**TASK DETAILS**
Here are some records; copy every line that holds the word "interacting".

━━ INPUT RECORDS

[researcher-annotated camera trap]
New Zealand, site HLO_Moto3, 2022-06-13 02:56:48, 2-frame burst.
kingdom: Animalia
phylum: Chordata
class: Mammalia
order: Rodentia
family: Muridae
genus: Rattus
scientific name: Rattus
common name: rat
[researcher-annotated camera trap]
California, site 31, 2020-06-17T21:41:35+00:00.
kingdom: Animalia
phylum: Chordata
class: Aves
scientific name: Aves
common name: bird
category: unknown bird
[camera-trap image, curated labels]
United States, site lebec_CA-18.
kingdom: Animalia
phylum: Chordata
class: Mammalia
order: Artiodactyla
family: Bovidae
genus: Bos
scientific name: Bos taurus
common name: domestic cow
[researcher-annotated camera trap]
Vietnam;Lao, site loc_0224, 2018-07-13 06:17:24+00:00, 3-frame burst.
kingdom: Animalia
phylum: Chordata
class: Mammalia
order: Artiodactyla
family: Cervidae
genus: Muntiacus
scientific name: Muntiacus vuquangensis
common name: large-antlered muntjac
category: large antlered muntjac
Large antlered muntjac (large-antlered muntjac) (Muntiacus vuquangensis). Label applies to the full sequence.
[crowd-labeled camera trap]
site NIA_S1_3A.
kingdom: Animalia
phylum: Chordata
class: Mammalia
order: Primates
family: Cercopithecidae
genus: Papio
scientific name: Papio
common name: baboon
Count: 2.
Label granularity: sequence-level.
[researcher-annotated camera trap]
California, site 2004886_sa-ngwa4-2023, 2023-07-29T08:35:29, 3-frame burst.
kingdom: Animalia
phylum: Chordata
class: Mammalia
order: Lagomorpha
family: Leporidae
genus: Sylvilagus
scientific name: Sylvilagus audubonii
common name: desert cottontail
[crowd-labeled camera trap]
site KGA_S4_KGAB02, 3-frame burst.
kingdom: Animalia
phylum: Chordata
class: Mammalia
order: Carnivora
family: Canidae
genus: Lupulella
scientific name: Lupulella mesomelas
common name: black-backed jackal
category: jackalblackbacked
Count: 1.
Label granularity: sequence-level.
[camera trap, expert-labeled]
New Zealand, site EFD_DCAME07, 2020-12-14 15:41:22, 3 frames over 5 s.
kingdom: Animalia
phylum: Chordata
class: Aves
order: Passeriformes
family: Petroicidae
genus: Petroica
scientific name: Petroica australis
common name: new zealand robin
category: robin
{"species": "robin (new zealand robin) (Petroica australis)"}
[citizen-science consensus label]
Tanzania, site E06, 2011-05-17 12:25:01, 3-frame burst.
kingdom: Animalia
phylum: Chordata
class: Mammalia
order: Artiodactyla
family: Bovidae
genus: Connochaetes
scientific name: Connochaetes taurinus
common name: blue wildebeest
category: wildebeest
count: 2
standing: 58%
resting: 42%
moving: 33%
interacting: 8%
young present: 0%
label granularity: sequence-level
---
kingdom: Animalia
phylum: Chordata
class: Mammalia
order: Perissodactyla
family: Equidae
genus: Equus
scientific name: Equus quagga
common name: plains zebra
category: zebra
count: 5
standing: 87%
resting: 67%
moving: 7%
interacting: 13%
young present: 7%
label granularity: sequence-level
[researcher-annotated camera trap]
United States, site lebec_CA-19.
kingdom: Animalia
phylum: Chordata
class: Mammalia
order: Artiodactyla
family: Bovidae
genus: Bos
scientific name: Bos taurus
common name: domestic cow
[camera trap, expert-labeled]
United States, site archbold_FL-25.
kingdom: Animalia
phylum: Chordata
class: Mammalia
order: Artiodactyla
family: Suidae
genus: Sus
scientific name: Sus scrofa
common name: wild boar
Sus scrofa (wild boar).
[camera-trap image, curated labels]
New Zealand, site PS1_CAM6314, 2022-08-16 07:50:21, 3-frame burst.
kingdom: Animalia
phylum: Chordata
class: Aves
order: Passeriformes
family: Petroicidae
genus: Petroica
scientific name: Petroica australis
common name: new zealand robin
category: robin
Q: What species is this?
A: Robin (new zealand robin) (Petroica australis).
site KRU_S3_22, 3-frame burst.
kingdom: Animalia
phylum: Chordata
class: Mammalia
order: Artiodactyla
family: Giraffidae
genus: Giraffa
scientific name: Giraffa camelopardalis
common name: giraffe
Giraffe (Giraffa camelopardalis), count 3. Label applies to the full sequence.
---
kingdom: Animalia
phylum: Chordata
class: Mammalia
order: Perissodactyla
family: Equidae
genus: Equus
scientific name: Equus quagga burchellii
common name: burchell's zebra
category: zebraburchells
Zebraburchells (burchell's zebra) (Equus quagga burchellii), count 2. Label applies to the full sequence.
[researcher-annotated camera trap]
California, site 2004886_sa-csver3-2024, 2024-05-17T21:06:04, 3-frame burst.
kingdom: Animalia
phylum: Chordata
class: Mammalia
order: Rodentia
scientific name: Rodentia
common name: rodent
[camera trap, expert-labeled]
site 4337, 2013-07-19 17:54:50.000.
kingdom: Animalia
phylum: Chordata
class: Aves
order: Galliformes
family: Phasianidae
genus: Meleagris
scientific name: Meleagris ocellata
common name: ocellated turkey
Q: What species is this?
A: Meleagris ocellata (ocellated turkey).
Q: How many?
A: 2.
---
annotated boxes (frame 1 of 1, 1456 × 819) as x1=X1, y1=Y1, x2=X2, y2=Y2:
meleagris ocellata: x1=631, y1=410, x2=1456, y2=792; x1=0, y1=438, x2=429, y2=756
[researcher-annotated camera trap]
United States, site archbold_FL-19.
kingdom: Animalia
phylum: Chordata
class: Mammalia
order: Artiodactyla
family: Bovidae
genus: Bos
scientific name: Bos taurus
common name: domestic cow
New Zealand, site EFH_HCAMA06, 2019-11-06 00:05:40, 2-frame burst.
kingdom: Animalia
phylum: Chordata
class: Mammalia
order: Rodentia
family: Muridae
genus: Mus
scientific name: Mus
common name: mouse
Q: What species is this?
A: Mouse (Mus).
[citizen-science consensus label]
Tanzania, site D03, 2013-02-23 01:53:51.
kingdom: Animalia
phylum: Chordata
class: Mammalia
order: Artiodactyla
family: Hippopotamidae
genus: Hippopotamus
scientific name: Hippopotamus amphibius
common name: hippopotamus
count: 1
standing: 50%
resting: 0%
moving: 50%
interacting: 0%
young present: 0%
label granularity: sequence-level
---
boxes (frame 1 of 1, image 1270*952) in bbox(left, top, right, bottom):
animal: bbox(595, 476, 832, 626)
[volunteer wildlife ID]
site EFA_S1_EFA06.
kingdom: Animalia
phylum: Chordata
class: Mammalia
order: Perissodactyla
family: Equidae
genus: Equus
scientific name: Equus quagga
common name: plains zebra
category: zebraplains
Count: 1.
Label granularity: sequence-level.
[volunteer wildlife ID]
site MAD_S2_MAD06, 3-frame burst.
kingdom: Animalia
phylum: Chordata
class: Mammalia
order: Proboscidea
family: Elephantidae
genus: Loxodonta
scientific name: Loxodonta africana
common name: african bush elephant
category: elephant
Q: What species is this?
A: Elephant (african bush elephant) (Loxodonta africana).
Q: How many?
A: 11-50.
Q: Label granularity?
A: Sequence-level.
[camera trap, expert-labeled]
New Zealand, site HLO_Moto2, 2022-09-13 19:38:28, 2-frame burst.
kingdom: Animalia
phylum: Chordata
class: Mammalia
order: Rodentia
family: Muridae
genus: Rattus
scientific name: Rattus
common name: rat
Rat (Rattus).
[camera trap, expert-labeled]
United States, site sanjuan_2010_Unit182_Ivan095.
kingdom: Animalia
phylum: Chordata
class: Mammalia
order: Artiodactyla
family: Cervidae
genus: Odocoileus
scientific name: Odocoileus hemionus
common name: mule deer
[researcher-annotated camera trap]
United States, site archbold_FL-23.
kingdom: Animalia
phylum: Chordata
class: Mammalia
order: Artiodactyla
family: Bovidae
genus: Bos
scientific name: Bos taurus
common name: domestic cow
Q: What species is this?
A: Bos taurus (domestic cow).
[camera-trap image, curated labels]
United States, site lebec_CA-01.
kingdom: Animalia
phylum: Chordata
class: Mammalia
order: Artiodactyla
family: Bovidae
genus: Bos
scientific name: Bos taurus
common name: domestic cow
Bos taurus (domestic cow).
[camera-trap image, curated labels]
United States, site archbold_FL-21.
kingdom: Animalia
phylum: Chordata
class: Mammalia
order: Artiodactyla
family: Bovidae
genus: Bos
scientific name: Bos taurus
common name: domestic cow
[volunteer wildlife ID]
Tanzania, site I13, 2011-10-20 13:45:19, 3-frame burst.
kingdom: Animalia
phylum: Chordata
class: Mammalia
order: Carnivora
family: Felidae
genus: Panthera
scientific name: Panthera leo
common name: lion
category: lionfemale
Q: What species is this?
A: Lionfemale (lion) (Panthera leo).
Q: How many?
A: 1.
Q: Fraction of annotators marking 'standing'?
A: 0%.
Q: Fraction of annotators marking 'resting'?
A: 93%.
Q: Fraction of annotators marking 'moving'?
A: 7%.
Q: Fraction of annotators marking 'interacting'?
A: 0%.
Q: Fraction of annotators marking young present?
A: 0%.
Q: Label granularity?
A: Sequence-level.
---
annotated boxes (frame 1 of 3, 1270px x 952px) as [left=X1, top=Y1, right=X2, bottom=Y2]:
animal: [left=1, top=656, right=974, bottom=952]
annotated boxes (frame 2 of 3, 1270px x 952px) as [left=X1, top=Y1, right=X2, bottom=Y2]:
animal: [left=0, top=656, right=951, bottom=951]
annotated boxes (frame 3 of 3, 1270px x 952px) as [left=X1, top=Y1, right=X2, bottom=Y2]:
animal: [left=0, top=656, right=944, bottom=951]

━━━━

**SOLUTION**
interacting: 8%
interacting: 13%
interacting: 0%
Q: Fraction of annotators marking 'interacting'?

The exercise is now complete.